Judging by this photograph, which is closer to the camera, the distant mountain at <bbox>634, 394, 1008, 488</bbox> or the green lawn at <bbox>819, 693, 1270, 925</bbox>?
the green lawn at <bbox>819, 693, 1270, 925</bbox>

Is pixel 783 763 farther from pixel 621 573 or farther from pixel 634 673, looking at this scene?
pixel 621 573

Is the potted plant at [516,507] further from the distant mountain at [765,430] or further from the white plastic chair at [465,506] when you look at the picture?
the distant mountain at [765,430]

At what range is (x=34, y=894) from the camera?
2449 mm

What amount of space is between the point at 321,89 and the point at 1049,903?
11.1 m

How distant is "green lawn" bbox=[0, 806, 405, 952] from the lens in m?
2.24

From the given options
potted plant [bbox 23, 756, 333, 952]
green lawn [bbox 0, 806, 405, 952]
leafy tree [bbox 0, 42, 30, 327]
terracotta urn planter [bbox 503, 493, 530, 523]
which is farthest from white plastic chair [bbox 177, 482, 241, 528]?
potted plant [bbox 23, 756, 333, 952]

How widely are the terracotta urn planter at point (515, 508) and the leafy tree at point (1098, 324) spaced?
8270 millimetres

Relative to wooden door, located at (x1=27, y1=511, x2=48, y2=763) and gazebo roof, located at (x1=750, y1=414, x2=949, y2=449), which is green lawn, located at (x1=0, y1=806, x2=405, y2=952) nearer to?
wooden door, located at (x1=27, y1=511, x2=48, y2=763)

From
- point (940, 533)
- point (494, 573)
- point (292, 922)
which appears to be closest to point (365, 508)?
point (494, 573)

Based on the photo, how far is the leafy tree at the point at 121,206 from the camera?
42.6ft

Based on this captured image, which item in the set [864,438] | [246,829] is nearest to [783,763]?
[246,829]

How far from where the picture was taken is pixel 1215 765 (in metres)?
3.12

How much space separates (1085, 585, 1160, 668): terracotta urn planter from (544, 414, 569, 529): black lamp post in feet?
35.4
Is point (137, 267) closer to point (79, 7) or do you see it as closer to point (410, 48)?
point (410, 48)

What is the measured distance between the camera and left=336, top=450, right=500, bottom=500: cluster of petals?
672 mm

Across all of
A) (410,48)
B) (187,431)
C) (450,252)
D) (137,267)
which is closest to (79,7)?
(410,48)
= = =
» EXERCICE PROPOSÉ
Recopiez fidèlement les lignes des enregistrements en commençant par celle qui contient « Based on the » et en terminant à la fin des enregistrements, première et dernière lignes comprises.

» SOLUTION DE L'EXERCICE
Based on the photo, how far is the leafy tree at the point at 121,206 from the camera?
42.6ft

Based on this captured image, which item in the set [864,438] | [246,829] is nearest to [783,763]?
[246,829]

How far from where the picture was taken is pixel 1215 765 (in metres)?
3.12

How much space separates (1085, 585, 1160, 668): terracotta urn planter from (544, 414, 569, 529): black lamp post in feet?
35.4
Is point (137, 267) closer to point (79, 7) or do you see it as closer to point (410, 48)?
point (410, 48)

What is the measured distance between the camera and left=336, top=450, right=500, bottom=500: cluster of petals?
672 mm

Across all of
A) (410,48)
B) (187,431)
C) (450,252)
D) (137,267)
which is closest to (79,7)?
(410,48)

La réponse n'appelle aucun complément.